Twenty-five years ago, the first newspaper headlines documented a medical mystery: 41 cases of a rare cancer seen only in gay men. Who could have known that this was the beginning of the AIDS epidemic? Now, says CBS News correspondent Elizabeth Kaledin, AIDS and the virus that causes it, HIV, are a global scourge.

On Friday, the United Nations concluded its High-Level Meeting on AIDS, a three-day gathering designed to hammer out better strategies for slowing a seemingly never-ending tide of infections — now numbering 40 million worldwide.

A full quarter-century after the first cases were discovered, meetings about AIDS ignite protest and controversy. Few diseases, if any, remain so emotionally and politically charged.

In the United States, doctors like Jay Levy, who has followed the spread of AIDS from the beginning, fear that Americans, especially young Americans, just don't care.

"What is wrong is that out best vaccine, which is education, is not working," he says.

The latest statistics show that in the United States, there are 40,000 new HIV infections every year.
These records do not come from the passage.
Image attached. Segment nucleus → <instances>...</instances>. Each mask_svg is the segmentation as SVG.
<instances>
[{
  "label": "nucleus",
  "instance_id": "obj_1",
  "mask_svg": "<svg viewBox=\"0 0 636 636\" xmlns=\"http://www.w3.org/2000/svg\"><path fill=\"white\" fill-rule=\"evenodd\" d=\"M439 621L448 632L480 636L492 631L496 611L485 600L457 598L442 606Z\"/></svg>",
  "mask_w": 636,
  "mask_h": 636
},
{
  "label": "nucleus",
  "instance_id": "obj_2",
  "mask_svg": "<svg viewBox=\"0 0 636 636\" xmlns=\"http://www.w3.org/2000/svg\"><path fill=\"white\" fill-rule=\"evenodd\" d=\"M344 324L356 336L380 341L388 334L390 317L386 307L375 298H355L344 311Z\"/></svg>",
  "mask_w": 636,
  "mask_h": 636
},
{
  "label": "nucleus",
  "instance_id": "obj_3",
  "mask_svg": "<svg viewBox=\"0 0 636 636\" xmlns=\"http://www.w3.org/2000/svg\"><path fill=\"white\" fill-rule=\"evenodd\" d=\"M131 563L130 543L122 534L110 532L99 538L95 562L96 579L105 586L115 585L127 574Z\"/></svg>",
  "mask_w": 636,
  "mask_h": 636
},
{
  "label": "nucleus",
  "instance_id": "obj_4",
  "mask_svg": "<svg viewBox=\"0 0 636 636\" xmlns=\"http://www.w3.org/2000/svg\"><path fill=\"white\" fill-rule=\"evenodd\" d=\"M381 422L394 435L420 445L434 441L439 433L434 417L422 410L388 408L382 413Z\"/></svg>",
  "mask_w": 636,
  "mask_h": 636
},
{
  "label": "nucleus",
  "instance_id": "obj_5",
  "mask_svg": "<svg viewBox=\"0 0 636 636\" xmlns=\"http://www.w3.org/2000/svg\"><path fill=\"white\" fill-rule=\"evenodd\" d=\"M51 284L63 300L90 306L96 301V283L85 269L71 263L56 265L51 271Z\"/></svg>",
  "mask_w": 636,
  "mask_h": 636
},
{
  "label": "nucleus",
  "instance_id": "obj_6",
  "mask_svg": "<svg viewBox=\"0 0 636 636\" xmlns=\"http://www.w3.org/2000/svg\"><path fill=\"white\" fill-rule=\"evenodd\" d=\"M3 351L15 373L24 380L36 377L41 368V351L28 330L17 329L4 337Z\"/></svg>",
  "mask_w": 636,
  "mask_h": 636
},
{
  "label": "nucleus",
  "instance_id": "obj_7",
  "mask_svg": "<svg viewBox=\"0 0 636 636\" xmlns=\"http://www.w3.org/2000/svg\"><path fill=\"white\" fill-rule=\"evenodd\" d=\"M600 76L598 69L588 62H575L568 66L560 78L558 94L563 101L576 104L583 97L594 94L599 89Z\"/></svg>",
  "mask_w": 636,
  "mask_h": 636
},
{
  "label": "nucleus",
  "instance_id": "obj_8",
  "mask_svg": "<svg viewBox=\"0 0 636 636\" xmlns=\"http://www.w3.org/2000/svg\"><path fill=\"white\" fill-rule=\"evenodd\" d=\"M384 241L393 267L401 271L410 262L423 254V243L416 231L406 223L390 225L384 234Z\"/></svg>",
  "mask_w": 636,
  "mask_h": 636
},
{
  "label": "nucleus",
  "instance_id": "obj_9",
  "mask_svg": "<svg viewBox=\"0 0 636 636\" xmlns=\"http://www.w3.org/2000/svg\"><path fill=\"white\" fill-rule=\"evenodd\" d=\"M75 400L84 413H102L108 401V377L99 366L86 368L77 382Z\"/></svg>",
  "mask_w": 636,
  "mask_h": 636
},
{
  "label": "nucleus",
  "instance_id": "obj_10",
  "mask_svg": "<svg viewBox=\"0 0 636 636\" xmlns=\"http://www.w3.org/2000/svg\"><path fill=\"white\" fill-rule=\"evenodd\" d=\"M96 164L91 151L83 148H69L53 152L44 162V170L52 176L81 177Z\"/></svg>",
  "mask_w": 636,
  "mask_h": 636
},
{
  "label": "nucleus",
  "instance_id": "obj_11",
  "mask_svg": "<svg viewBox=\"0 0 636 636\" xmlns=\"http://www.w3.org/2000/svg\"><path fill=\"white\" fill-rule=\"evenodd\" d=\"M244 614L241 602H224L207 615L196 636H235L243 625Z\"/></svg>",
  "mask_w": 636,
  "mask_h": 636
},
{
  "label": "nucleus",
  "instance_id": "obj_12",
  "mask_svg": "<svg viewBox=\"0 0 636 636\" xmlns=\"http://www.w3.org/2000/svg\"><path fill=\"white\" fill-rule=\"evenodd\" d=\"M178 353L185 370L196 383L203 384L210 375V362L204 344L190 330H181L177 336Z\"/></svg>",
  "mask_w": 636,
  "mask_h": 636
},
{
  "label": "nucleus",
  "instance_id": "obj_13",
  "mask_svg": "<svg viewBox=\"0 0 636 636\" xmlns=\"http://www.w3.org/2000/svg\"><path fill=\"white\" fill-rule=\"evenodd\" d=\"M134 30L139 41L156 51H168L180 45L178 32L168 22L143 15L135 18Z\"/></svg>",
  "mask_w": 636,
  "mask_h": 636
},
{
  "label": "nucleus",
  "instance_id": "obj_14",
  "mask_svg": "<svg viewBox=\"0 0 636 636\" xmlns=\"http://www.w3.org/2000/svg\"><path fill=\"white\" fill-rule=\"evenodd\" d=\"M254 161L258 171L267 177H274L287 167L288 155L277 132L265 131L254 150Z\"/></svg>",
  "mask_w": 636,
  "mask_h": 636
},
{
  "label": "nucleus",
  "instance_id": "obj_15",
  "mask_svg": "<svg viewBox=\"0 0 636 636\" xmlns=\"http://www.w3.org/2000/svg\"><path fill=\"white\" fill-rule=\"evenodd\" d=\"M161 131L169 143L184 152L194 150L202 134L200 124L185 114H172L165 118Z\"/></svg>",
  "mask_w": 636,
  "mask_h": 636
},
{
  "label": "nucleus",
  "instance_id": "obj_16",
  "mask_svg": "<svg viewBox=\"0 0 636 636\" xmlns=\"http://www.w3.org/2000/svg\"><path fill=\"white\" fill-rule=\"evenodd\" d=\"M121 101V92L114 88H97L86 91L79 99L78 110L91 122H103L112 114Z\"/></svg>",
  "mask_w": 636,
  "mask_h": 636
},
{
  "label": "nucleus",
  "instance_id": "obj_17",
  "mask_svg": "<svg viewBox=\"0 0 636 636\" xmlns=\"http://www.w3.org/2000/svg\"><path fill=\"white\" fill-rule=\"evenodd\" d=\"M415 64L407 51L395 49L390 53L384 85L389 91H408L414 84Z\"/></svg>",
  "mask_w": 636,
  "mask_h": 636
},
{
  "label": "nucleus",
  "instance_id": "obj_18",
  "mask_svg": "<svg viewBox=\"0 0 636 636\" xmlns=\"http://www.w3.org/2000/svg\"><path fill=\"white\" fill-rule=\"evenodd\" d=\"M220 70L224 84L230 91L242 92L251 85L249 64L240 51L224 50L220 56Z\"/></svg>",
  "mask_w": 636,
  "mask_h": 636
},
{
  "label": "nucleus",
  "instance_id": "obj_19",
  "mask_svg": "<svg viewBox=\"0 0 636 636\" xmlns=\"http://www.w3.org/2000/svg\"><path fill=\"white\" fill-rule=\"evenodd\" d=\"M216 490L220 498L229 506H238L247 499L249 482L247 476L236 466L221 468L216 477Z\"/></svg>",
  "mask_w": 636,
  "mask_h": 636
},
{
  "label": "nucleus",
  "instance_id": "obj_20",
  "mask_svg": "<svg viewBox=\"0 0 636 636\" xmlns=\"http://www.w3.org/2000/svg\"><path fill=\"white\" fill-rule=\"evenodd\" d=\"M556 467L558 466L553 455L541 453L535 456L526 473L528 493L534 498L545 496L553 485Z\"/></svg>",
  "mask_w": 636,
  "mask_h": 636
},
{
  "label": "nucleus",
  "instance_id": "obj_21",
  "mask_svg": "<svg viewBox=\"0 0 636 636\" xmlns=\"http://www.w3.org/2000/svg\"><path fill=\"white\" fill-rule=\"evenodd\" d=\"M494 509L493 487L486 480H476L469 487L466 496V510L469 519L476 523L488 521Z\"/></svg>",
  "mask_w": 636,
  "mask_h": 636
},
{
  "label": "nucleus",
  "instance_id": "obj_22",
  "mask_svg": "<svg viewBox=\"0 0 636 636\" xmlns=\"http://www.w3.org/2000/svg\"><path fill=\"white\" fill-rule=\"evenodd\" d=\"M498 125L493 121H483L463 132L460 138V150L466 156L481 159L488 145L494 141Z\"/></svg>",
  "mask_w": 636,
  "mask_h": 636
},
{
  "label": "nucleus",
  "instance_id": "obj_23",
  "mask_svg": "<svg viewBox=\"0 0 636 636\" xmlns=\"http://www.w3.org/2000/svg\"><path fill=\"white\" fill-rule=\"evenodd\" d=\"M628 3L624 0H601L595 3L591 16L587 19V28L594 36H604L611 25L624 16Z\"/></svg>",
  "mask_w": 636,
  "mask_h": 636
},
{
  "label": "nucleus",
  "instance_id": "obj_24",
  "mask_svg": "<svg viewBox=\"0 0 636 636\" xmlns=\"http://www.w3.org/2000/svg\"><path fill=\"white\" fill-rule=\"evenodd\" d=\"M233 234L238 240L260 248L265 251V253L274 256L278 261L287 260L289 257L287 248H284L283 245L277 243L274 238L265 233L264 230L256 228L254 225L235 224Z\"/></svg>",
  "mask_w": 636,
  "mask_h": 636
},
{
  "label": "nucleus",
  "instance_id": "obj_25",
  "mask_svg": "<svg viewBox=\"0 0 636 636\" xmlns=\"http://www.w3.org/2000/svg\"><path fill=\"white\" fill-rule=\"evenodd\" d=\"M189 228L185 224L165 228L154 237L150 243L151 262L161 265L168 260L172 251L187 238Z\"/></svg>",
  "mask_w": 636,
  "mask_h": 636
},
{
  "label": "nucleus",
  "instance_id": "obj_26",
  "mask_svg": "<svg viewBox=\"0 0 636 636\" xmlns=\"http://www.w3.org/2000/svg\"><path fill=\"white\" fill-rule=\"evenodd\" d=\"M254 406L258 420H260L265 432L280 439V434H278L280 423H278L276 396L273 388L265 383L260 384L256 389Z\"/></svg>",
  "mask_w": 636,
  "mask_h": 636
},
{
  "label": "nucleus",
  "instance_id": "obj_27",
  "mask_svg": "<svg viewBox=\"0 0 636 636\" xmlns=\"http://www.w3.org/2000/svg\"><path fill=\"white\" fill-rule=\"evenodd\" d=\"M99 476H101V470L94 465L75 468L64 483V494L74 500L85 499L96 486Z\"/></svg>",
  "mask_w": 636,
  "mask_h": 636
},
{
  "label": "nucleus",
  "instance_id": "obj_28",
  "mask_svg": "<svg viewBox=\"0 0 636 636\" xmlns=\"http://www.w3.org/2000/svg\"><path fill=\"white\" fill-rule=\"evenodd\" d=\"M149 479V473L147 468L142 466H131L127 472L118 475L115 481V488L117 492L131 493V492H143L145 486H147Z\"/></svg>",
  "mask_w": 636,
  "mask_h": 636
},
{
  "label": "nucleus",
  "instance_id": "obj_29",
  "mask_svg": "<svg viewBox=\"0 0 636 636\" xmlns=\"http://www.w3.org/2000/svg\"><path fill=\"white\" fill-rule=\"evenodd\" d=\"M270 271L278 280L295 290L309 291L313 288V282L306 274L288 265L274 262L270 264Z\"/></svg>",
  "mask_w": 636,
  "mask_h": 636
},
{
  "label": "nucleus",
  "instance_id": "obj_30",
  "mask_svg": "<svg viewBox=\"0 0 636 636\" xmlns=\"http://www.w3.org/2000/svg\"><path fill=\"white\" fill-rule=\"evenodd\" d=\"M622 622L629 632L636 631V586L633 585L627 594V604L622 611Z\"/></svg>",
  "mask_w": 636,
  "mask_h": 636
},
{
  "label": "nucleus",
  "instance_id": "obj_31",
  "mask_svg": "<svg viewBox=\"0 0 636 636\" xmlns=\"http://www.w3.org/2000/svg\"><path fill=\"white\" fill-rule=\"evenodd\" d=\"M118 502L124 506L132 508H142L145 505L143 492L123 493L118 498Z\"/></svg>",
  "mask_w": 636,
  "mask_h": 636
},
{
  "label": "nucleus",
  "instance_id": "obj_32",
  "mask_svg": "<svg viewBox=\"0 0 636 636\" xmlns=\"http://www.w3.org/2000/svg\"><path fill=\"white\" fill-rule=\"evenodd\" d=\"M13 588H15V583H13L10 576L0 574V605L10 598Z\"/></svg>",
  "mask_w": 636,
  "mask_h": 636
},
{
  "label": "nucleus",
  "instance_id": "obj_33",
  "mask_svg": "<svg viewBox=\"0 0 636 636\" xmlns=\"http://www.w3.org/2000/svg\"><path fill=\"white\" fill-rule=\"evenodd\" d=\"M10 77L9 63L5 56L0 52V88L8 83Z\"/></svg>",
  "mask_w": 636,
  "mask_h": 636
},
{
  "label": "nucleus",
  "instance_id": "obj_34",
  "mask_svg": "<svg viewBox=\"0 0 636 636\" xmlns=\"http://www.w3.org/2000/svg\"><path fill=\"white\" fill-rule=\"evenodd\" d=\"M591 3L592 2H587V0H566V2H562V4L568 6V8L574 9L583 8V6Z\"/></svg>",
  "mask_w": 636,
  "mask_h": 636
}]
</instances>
Incredibly, that number has not changed in a decade.

Powerful drugs have enabled people to live longer. But there are still about 15,000 AIDS deaths every year.

The fastest-growing group getting infected? Heterosexual women like Dawn Averitt Bridge, who now make up 27 percent of new cases.
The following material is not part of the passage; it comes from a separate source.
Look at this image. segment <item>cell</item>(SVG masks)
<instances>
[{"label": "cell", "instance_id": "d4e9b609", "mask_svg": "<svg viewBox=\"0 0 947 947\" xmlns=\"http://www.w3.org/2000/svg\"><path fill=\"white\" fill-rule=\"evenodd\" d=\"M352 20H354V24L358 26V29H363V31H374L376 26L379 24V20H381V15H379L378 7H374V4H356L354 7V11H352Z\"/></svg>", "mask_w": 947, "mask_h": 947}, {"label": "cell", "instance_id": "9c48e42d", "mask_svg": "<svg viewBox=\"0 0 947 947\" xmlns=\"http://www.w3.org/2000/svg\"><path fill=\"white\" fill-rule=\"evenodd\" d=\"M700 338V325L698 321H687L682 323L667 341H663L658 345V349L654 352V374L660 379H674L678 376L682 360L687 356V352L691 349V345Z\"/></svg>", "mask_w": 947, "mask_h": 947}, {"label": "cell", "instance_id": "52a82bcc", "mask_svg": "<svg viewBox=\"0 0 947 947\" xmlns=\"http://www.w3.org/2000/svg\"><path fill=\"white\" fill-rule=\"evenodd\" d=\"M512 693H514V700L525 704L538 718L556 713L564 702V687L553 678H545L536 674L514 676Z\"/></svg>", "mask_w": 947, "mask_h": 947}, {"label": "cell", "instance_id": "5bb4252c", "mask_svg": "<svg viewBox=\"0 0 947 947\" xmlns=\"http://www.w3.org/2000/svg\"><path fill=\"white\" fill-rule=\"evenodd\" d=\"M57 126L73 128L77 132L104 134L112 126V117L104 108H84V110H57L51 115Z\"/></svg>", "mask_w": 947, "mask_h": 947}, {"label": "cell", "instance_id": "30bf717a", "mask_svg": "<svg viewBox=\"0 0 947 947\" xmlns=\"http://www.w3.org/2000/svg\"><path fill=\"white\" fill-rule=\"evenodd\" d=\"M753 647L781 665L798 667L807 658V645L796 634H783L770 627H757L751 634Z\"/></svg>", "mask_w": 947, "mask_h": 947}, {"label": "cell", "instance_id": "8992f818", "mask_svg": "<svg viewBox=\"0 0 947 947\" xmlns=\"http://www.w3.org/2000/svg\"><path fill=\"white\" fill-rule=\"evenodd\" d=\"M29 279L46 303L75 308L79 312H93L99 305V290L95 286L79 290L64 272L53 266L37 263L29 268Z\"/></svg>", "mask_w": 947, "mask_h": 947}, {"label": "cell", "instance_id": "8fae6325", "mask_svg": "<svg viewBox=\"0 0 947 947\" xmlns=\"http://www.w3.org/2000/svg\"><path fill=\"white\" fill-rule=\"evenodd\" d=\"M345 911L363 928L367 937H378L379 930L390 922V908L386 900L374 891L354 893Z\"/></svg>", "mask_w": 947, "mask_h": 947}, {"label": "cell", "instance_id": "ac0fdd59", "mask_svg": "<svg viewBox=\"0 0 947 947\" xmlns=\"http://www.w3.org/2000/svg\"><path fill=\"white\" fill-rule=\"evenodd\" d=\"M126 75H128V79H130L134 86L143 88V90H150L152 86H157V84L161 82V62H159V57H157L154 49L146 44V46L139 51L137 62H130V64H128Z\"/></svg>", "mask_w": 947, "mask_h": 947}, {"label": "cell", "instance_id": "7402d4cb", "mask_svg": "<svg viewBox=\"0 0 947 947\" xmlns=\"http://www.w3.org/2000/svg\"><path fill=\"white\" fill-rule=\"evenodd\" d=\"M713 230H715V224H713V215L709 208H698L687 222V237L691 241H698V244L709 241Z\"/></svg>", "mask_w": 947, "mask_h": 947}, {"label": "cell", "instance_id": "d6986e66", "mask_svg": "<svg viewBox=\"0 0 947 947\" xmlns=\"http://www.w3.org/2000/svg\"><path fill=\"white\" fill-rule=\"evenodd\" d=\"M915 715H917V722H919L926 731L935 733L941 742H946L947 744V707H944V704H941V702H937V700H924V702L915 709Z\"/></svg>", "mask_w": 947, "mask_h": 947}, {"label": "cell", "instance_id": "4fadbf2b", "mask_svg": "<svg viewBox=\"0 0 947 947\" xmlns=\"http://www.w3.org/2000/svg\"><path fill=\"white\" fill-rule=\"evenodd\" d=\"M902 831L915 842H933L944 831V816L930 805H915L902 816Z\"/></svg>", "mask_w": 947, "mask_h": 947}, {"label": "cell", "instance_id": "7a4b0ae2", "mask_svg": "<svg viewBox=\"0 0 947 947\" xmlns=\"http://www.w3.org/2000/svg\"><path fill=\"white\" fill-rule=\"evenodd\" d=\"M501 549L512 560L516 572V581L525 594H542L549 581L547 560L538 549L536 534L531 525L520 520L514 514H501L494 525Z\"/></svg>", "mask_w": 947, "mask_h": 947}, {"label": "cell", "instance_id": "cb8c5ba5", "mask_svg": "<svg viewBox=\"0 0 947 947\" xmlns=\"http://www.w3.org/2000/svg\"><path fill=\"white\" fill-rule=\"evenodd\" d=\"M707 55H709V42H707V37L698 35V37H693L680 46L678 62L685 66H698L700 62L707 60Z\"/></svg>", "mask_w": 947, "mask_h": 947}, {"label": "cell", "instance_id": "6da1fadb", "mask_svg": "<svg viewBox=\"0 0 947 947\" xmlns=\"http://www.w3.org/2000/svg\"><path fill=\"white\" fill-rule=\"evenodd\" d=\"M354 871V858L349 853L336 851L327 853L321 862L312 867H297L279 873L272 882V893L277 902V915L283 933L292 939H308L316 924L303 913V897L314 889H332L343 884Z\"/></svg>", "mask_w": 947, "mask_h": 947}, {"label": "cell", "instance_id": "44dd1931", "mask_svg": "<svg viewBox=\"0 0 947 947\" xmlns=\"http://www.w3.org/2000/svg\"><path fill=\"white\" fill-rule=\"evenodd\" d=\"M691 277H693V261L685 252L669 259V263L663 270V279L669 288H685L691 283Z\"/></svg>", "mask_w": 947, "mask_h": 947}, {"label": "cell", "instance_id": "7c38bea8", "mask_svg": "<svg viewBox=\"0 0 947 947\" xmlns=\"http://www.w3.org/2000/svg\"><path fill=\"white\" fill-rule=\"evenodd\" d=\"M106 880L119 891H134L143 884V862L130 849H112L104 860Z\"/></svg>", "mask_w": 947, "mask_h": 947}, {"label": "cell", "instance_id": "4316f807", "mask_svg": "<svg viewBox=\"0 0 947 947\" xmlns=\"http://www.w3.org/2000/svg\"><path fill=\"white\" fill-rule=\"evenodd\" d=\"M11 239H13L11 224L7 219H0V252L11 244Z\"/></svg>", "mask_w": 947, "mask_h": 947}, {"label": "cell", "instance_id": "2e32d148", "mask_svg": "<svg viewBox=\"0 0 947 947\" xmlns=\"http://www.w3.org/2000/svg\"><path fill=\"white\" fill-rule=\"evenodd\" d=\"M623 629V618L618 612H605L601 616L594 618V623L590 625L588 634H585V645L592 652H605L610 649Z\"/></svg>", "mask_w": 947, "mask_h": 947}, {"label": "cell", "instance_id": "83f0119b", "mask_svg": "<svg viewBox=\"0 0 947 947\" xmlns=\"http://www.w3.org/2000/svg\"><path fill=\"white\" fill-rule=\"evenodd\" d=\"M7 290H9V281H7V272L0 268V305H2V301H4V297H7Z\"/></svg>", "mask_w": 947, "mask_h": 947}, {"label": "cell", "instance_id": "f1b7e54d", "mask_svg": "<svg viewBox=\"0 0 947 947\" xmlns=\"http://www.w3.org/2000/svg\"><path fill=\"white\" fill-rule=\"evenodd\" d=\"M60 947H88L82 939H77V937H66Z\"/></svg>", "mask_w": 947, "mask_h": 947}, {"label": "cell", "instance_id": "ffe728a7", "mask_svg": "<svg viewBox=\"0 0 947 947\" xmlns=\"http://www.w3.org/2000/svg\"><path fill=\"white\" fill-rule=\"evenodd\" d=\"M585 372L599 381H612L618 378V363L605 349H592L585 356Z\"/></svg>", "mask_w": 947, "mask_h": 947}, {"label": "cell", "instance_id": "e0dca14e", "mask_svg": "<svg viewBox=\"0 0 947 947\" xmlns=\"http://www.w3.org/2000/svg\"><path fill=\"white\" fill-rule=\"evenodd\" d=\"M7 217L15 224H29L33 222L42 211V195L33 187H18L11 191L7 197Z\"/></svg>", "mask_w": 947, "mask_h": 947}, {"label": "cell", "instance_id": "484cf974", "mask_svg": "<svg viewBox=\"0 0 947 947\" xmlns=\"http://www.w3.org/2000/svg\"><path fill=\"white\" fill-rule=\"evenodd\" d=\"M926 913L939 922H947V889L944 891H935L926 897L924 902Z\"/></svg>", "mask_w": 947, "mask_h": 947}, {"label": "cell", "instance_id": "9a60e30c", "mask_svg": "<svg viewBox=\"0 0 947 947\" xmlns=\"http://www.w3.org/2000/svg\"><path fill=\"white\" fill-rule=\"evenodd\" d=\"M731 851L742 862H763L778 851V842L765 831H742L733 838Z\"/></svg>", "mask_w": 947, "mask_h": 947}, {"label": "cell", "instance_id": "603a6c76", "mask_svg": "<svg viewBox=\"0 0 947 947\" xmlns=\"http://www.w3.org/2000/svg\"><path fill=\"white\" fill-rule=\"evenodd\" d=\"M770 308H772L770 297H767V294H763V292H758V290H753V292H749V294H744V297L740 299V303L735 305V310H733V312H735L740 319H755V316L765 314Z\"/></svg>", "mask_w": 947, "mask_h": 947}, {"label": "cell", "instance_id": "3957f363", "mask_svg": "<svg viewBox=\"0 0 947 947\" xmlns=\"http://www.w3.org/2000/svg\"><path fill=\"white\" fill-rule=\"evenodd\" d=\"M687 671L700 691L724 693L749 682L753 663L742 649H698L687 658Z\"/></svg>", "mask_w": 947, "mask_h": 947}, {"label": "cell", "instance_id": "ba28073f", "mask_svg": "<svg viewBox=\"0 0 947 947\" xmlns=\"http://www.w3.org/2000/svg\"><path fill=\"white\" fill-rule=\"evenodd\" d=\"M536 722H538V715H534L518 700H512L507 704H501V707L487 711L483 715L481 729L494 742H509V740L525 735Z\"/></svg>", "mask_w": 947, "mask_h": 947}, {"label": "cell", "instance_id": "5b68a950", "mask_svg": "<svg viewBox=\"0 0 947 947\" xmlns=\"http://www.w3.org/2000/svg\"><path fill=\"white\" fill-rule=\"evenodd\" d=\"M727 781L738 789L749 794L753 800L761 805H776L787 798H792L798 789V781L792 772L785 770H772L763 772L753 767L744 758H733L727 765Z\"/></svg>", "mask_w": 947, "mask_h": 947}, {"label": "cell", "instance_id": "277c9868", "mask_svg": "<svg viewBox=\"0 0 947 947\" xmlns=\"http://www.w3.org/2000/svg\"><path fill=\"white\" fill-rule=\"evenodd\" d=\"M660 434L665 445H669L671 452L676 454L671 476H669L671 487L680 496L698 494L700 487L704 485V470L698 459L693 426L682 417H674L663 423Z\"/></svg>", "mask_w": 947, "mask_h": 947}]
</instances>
"The idea that there aren't positive women out there .... there are probably 300,000 to 400,000 women in this country living with the disease," says Averitt Bridge, who was diagnosed with HIV in 1988.

Today, Averitt Bridge runs the Well Project, a group for HIV-positive women. She's managed to live a full, healthy life, even raising two daughters. But she worries that the American infection rate will remain high.

"We are afraid to talk about HIV," she says. "We're afraid that somehow we're going to own HIV if we talk about it. It's the elephant in the room in so many settings — and unfortunately we have a long, long way to go."

That can be hard to believe after 25 years and a disease that has claimed 25 million lives.